Daisy is being a terrible pill this season, and it’s tiresome, because it seems very different from her personality as established earlier in the series.
Also tiresome, the whole hospital business, although I did enjoy the Dowager pitching a fit. I find it a little ridiculous that they couldn’t come up with some honorary title to placate her, or letting her stay as “President Emerita” and giving Cora a new title that implies actual duties and work.
I think Rob James-Collier does an absolutely fantastic job with Barrow, because I actually have sympathy for him despite his years of past terrible behavior. I am hopeful that Carson will be sufficiently shamed when he learns what’s really going on.
I absolutely believe that Cora and the girls could be so clueless about the house, the girls wouldn’t have had any formal education to speak of, so they probably don’t have a very clear foundation of English history to pin anything on. Neither Edith nor Mary seems particularly bookish, so it isn’t as if they would have sought out the information on their own. I think this is the first time they mentioned the librarian for the estate, I wonder what his job description involves. Is this a full time gig? How much is he paid?
The scene with Tom and Mary on the stairs, when he deadpans “can this be love?” was adorable and I think a way of recognizing that some fans were hopeful for a Tom/Mary match (that isn’t going to happen).
It was hilarious when Cora said her first career was raising her children. She didn’t raise them, she had the nanny bring them by a couple of times a day. It wasn’t really like it took all that much of her time.
And in that reality Carson would spend all his time criticizing his wife’s housekeeping skills.
Not only that she know exactly how to hold the crowd’s interest!

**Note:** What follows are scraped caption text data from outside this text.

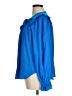 Ann Taylor 100% Polyester Blue Long Sleeve Blouse Size M - photo 5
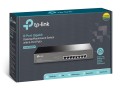 TP-Link TL-SG1008MP Nie zarządzany Gigabit Ethernet (10/100/1000) Obsługa PoE 1U Czarny - 743537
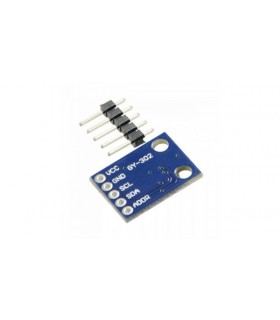 Датчик освещенности цифровой GY-302 BH1750FVI (11550)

Who’s to say Anna didn’t insist on taking the bus instead of letting Lady Mary pay for a cab?
Violet burned her bridges and pissed off everyone in Yorkshire. This is their way of making it clear they want her to have nothing to do with the new hospital, even on paper. The message is as clear as Bertie’s comments about his bachelor cousin spending all his time in Morocco painting the young men of Tangiers.
It was so hard to pick out that out, given the extremely subtle way it was presented. I’m sure the resolution will be just as nuanced.
(Plot twist for next episode: Mrs. Carson gets off on being berated and Mr. Carson is only criticizing her food to help her work through her squeamishness about sex).
The way I took it is that Thomas is really, really trying not to be gay. Mr. Carson basically told him that no matter what he does, everyone knows what he really is and it will always be hanging over him. Even if he does something nice, it will be assumed to be for a nefarious purpose.
In the real world, yes. In the contrived, hierarchy-adoring Downton world, it has quite a lot to do with it. Homosexuality, though it may crop up in the best of families, does upset the Natural Order; it cannot be seen to Triumph but must be seen to bring on Suffering and Ostracism. (And it’s worth recalling that Fellowes is a traditionalist Roman Catholic.)
Notwithstanding Thomas’s other many vices, the specific thing that drew Mrs. Patmore’s attention (which she then blabbed to Mr. Carson) was the gay thing. And it is the thing that we have, in previous episodes, seen him go to great lengths to deal with – in a way that, to the sensibilities of the day, would be the most virtuous possible.
I remember seeing an interview with Julian Fellowes in which he said that Barrow was trapped by the times; there’s no way for him to live openly. Fellowes seemed quite sympathetic to the character.